**Text section:**

※ ※ ※

Other ways to meet the physical needs of employees include having a wellness room where employees can escape from the noise and stresses of the office, and implementing effective policies for both sick leave and vacation leave.

Safety in the Office

Maslow identified the need for security and safety as part of each individual’s basic needs. This is addressed by things like having designated, logical purposes for each space, and creating opportunities for privacy—even in open plan offices. Office design can achieve this by providing screens for open workstations or creating areas in the office conducive to quiet conversations.

Inclusion and Belonging

Meaningful relationships, belonging, and inclusion all contribute to an overall healthy office and individual employee satisfaction. Having an accessible workplace sends a powerful message of inclusion both for employees and visitors.

※ ※ ※

**Data block:**
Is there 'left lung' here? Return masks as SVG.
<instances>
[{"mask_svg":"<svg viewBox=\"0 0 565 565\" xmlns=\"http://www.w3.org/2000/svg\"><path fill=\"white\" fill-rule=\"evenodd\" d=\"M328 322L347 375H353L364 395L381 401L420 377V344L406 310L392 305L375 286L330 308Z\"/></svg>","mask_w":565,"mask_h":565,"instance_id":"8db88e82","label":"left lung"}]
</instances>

※ ※ ※

**What this exercise asks:**
1) Write out the portion of the text on workplace needs from "Inclusion and Belonging" up to and including "employees and visitors.".
2) In one to three sentences, explain why the text on workplace needs treats an accessible workplace as important.
3) In the text on workplace needs, what can employees escape from in a wellness room?

**The results:**
1)
Inclusion and Belonging

Meaningful relationships, belonging, and inclusion all contribute to an overall healthy office and individual employee satisfaction. Having an accessible workplace sends a powerful message of inclusion both for employees and visitors.

2) An accessible workplace sends a powerful message of inclusion to both employees and visitors.

3) The noise and stresses of the office.